Similarly, asciifolding token filter has an equivalent for dealing with many languages which is icu_folding that extends the transformation to non ASCII-based scripts like Greek. For instance fold arabic numeral to latin equivalent.

We can protect particular characters from being folded using ‘UnicodeSet’ which is a kind of character class in regular expression.
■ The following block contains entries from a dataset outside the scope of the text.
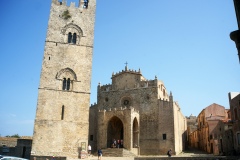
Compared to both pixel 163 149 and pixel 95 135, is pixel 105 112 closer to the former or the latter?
pixel 95 135

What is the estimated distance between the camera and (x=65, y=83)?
2572 cm

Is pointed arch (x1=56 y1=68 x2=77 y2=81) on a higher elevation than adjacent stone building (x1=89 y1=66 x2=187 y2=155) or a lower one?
higher

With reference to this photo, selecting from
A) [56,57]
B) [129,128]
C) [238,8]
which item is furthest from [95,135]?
[238,8]

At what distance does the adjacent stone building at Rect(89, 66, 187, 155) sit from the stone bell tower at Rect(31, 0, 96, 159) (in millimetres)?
6205

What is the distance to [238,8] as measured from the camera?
2859 mm

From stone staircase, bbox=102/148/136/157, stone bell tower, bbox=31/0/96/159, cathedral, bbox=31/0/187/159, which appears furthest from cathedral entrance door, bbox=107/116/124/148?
stone bell tower, bbox=31/0/96/159

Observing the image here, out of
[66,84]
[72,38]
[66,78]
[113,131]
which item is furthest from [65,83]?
[113,131]

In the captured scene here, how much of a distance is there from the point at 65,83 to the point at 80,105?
2939 millimetres

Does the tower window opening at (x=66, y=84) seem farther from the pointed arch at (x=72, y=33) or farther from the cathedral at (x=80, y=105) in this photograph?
the pointed arch at (x=72, y=33)

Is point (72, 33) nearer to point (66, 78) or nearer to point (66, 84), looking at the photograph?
point (66, 78)

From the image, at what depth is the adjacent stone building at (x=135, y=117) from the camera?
99.1 ft

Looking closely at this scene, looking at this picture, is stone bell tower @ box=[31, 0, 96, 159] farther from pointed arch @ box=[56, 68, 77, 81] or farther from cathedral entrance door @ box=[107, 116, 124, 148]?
cathedral entrance door @ box=[107, 116, 124, 148]

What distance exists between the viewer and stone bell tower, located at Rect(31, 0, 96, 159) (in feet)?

Chapter 21: Reducing words to their root form - examples
Stemming attempts to remove the difference between inflected forms of a word (like number: fox and foxes, gender: waiter and waitress, aspect: ate and eaten) in order to reduce each word to its root form. English is a weak inflected language (i.e. we can ignore inflection in words and still having good search result), but this is not the case for all languages that may need an extra work.
Stemming may suffer from understemming and overstemming, the former is failing to reduce words with same meaning to the same root and result in relevant document not been returned. The latter is failling to separate words with different meaning which reduces precision (i.e. returning irrelevant documents).
Elasticsearch has two classes of stemmers that can be used: algorithmic and dictionary stemmer. 
Algorithmic stemmer applies a sequence of rules to the given word to reduce it to its root form.
Dictionary stemmer uses a dictionary of words to their root format, so that it has only to lookup for the word to be stemmed. These stemmers are as good as their dictionaries, for instance words meaning may change over time and the dictionary have to be updated. Also, the size of the dictionary may hurt the performances as all words (suffixes and prefixes) have to be loaded into RAM. Example of widely used dictionary is the spell checker Hunspell.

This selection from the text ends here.